С некоторыми сокращениями и стилистической правкой очерки перепечатаны в газете «Самарский вестник», 1896, № 274, 29 декабря; 1897, № 4, 5 января; № 16, 21 января, --с подстрочным примечанием (в № 274): «Первые три главы очерков „Карандашом с натуры“ печатались в газете „Русская жизнь“. Дальнейшие главы в печати появляются впервые». В каждом номере в конце текста стояло: «Продолжение следует», перед текстом — «Продолжение».
В № 55 той же газеты, от 9 марта, под тем же названием «Карандашом с натуры», без подзаголовка, опубликован еще один очерк (начинающийся словами «Село Конево»); хотя очерк этот напечатан без порядкового номера главы (и обозначения в начале текста «Продолжение»), возможно, он и является следующей, новой главой; в конце текста стояло: «Продолжение будет».
На 61-м номере «Самарский вестник» был приостановлен цензурой на четыре месяца; после перерыва газета начала выходить уже при измененном составе редакции.
В посмертном собрании сочинений (в издании Маркса, т. 7, П. 1916) первые три главы датированы 1894 годом и представляют собой перепечатку текста «Русской жизни». Последний очерк, датированный в этом издании 1897 годом, напечатан под другим названием («По земле Сибири. Карандашом с натуры»), как самостоятельное произведение; это дает основание предполагать, что очерк имел при жизни Гарина и другую, не выявленную до настоящего времени, возможно не связанную с циклом, публикацию (ср. прим. к «Немальцеву», «Переправе через Волгу» и др.).
В настоящем томе три очерка «Карандашом с натуры» печатаются по тексту «Самарского вестника», сверенному с предшествующей публикацией.
В связи с тем, что публикация этих очерков в «Самарском вестнике» была выявлена уже в процессе работы над томом, а также вследствие отсутствия полной уверенности в том, что не было последующих публикаций последнего очерка, — он дан в конце тома, в разделе «Приложение».
Стр. 472. …демидовские заводы…-- Братья Демидовы — уральские горнопромышленники.
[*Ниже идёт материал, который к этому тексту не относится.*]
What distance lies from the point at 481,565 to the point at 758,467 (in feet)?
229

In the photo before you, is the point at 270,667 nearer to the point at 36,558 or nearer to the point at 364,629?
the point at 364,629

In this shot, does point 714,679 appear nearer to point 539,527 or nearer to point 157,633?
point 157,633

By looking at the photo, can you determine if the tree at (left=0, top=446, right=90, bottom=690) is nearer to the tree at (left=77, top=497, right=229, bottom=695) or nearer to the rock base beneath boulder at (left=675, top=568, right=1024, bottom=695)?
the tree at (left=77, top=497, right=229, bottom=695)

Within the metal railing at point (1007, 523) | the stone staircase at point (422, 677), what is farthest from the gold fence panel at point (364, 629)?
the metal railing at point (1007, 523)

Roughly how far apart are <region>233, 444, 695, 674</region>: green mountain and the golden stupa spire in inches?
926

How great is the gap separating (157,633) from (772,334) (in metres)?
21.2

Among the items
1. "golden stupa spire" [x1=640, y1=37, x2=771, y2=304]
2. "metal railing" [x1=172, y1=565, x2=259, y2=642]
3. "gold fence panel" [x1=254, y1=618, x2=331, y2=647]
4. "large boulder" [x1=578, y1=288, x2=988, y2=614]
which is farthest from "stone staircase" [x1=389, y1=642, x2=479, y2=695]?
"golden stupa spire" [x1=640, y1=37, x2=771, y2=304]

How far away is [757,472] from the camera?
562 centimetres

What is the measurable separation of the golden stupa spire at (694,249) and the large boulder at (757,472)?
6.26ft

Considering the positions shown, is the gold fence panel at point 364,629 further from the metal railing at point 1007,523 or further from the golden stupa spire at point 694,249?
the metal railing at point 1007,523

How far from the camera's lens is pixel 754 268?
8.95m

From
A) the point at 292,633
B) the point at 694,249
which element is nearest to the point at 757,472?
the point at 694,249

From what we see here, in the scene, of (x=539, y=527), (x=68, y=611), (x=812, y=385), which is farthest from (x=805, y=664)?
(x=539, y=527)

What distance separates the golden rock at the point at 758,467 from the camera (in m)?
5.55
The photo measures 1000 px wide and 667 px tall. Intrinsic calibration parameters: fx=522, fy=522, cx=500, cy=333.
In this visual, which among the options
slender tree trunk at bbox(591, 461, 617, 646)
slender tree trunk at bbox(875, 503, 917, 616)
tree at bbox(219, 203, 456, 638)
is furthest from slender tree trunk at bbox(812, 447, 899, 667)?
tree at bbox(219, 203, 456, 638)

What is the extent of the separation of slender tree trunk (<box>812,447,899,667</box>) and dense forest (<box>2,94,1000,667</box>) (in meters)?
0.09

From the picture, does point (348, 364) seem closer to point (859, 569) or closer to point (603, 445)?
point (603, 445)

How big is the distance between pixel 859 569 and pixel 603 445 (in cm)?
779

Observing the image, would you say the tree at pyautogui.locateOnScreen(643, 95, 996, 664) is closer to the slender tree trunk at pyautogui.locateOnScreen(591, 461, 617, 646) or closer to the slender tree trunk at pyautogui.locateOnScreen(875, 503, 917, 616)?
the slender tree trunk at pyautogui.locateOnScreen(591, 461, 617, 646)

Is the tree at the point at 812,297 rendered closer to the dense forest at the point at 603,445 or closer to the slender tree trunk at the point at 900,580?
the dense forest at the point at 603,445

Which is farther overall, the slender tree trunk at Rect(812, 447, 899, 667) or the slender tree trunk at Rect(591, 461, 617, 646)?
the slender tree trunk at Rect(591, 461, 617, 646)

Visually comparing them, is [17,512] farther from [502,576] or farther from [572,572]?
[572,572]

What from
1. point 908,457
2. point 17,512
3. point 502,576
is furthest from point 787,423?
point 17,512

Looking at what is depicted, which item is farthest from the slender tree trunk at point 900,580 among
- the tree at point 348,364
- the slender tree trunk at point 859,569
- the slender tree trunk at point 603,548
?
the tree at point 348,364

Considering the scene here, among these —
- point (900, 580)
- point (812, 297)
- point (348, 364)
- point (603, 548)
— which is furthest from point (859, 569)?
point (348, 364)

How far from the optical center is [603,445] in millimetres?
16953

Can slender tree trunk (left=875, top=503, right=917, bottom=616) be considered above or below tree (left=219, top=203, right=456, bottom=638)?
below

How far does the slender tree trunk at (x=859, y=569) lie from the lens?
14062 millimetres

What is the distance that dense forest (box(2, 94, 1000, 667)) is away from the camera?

Жесточайшая эксплуатация на демидовских заводах неоднократно приводила к восстаниям.
Стр. 479. …при Муравьеве в отставку вышел.-- По-видимому, имеется в виду H. H. Муравьев-Амурский (1809—1881), в 1847—1861 годах генерал-губернатор Восточной Сибири.
Стр. 483. …с дантовской надписью…-- Имеется в виду надпись над воротами в ад в «Божественной комедии» Данте («Ад», песнь третья).
Стр. 488. Кабинетская [земля]… — Кабинетскими землями в царской России назывались земли, составлявшие собственность лиц царской семьи и находившиеся в ведении «Кабинета его величества».
Государственные крестьяне — особый разряд крестьянства XVIII и первой половины XIX века; заселяли земли, принадлежавшие казне. Положение государственных крестьян было легче, чем помещичьих крепостных: закон разрешал им переходить в другие сословия, менять место жительства и др.
- ↑ Оставьте надежду, входящие сюда (итал.).
- ↑ Я говорю о треугольнике, вершина которого Томск, а база — село Кривощеково на реке Оби (где назначен железнодорожный мост через Обь) и село Талы на реке Томи (железнодорожный мост через реку Томь). (Прим. Н. Г. Гарина-Михайловского.)
- ↑ Башурино — село в двадцати пяти верстах от Томска. (Прим. Н. Г. Гарина-Михайловского.)